Open centipeda opened 8 years ago
another thing is, this issue is "solved" by Github's notification inbox. You see all the events you've missed there.
If each event has the name of the repo in it, you could just accumulate data and distribute to the subscribed users the repos they requested.
I don't see a problem with keeping the events stored somewhere until digest time.
If an API request can get you the event history, you could just read that and send the history up to the last digest. If that's possible, it wouldn't be watching, it'd be checking
if none of that made sense, I apologize. I'll blame it on sleepy
Oh, dang, that should work much better. I'all double-check the docs and see if that can be done.
good. I'm glad that helped a bit. I may have been a bit tipsy at time of write :3
I'm asking mostly because of issue #3, for periodic notifications from repositories on GitHub.
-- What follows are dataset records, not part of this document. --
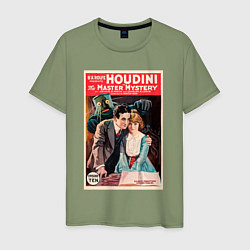 Футболка хлопковая мужская Poster Harry Houdini Episode Ten, цвет: авокадо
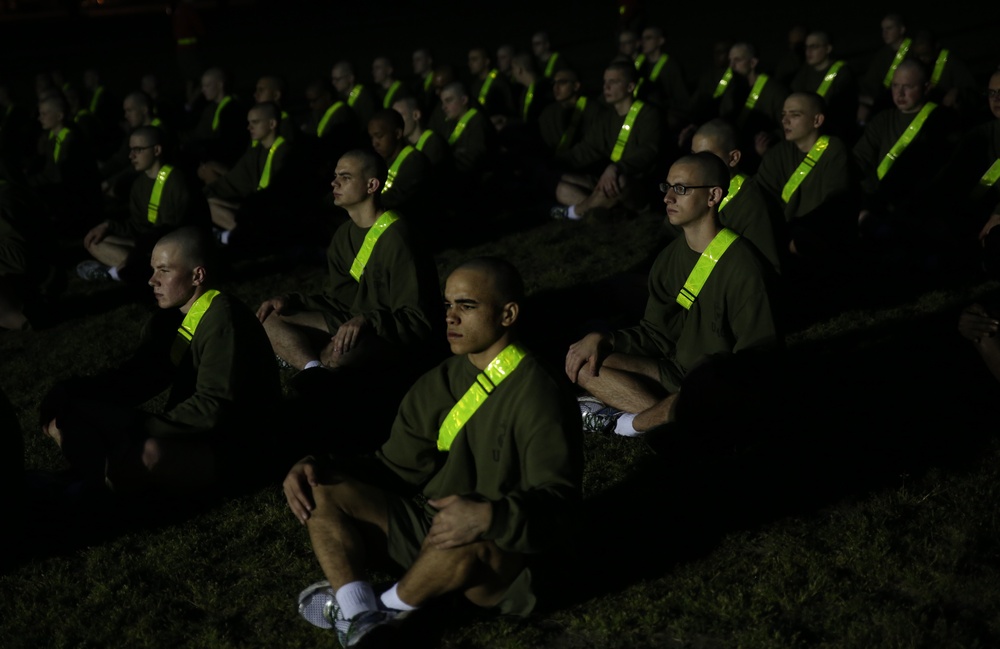 Photo Gallery: Parris Island recruits prove strength to begin Marine boot camp during fitness test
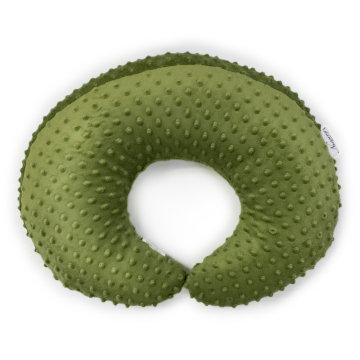 Cactus Green Minky Nursing Pillow - 0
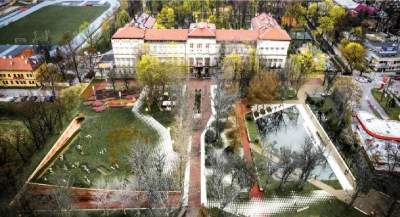 Tak zmieni się teren wokół Pałacu w Łobzowie. To miejsce słynęło z ogrodów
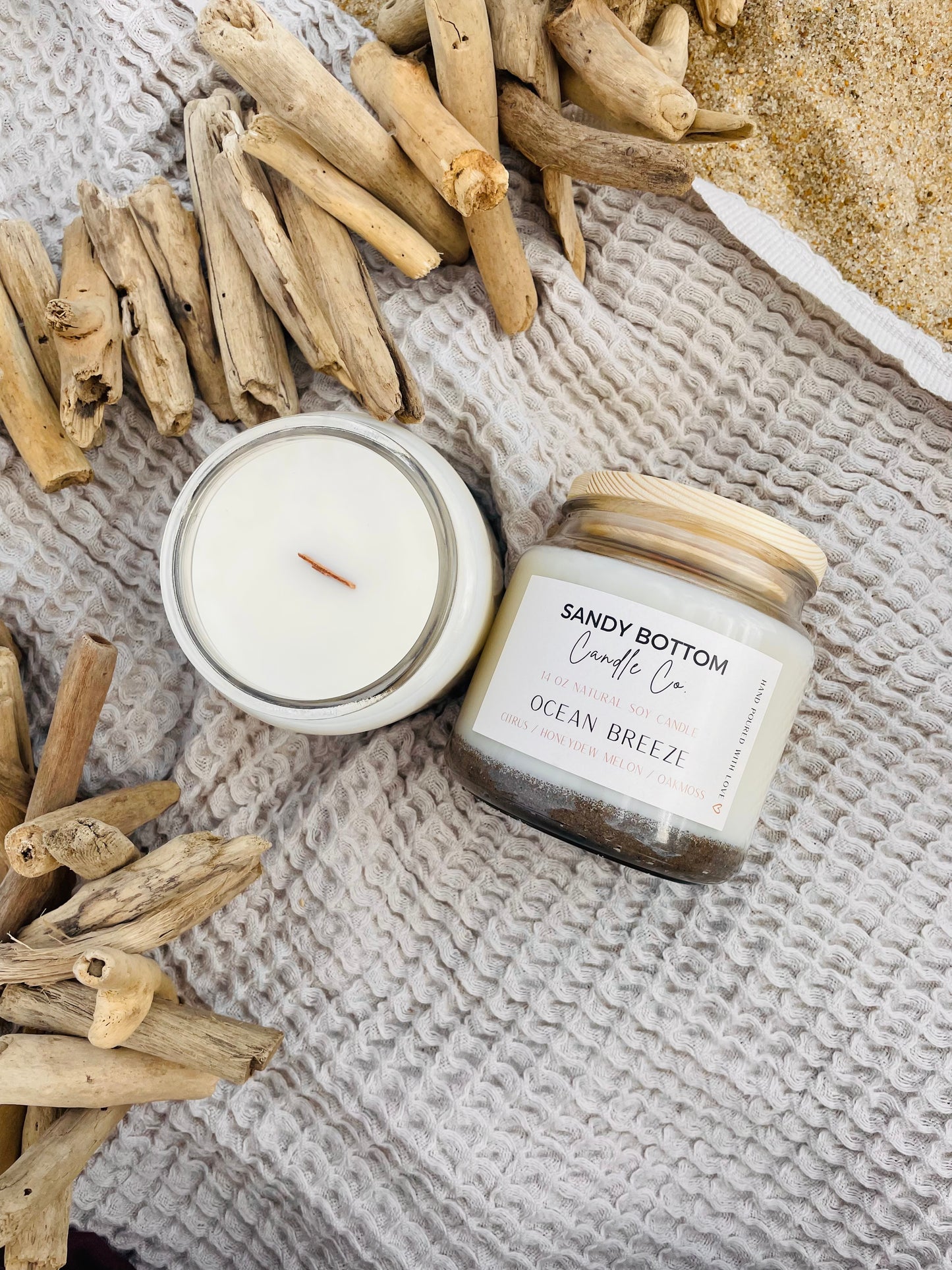Ocean Breeze 14 oz Soy Candle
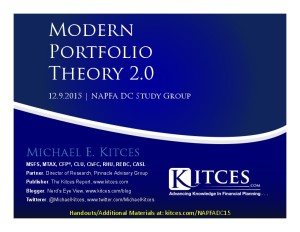 Modern Portfolio Theory 2 0 NAPFA DC Dec 9 2015 Cover Page pdf image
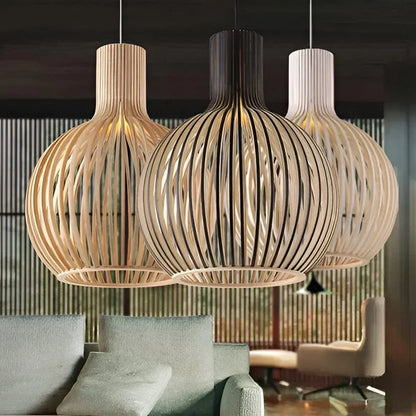 Rustic Charm LED Pendant Light with Adjustable Height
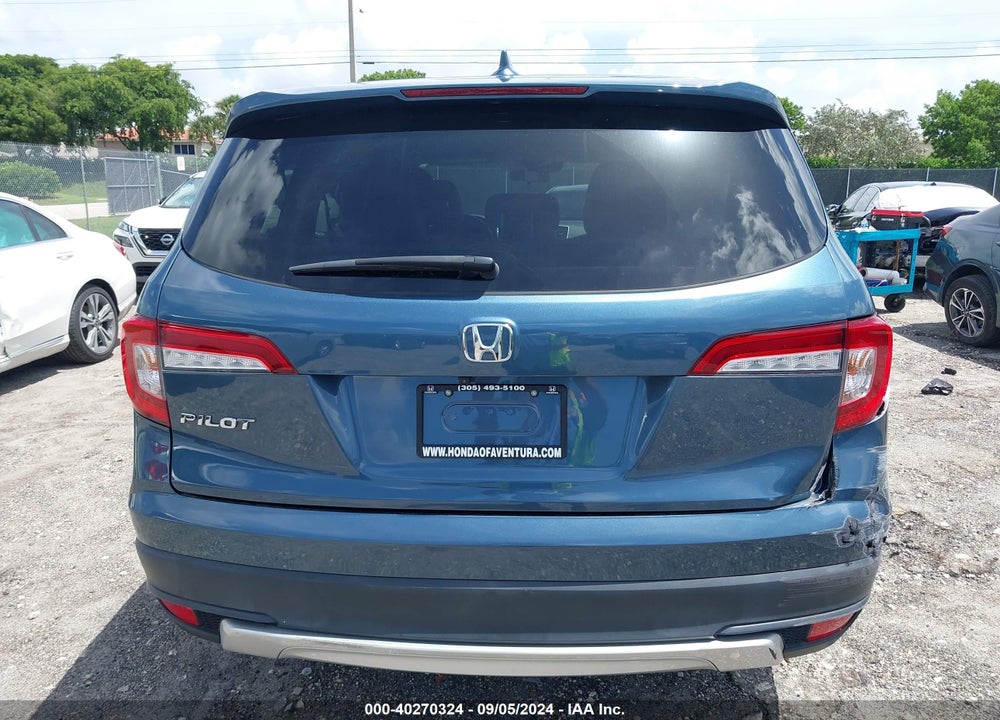 2021 HONDA PILOT 2WD EX VIN: 5FNYF5H3XMB004691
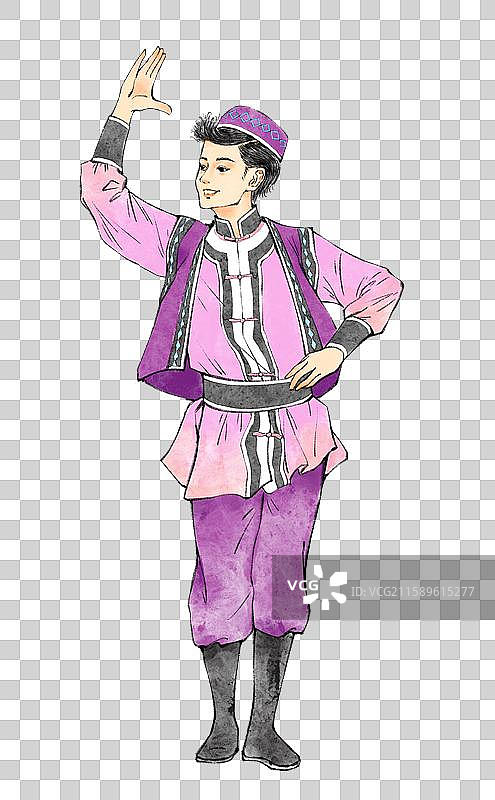 56民族，回族图片素材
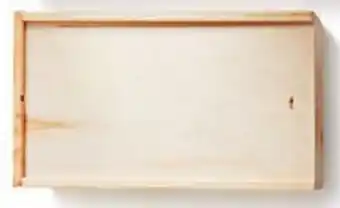 Sligro Wijnkiste Met schuifdeksel 2 vaks2-vaks kist kist aanbieding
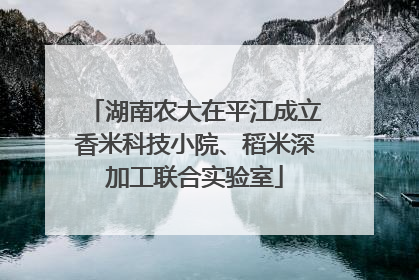 湖南农大在平江成立香米科技小院、稻米深加工联合实验室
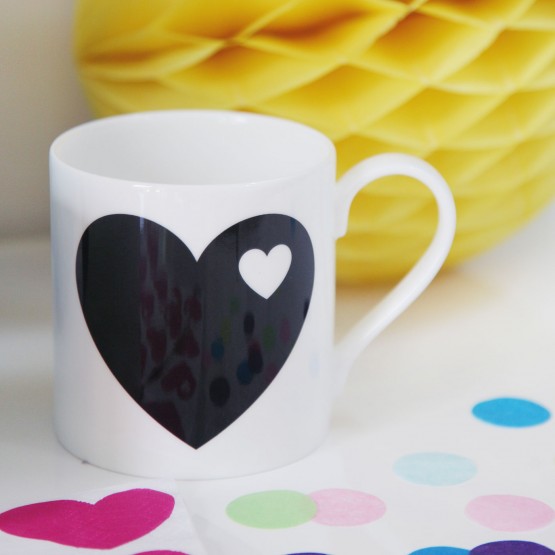 byGraziela Tasse/Becher Herz schwarz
There are a few ways I've found you can accomplish this -- manually caching all repo data, installing webhooks on each repo, and reporting the notifications you receive when you "watch" a repository as a user.
Attempting to cache the data of the repos you want notifications from is incredibly unwieldy (and raises questions of privacy).
Installing webhooks onto a repo is the most convenient solution and works well, but requires permission from the repo owner to install webhooks. Additionally, there is already integrated support for webhooks within Discord, which already functions with GitHub. I'm going to assume that anyone who wants notifications from GitHub through Discord and has the permission to install webhooks on all the repos they want notifications from would use Discord's builtin stuff.
That leaves the third option, "watching". You can, through the API, set a repo to being "Watched", in the same way you'd click "Watch" on a repository or organization to receive notifications when there's activity. This requires the cog to log in through the API with a GitHub username and password/personal access token. This raises the question of whose account the cog should be granted access to. If the bot owner gives his credentials to the bot and lets users subscribe the bot to arbitrary repos, then the bot owner is now potentially flooded with notifications from repositories he didn't subscribe to himself. The only other option (that I can think of) is to create an entirely new account for the bot and use that account's credentials to log in and subscribe to repos, which seems inconvenient and unnecessary for an application as small as this. Who, then, should the bot authenticate as?
There's probably a much simpler solution staring me in the face, but I can't see it right now. Your thoughts would be appreciated.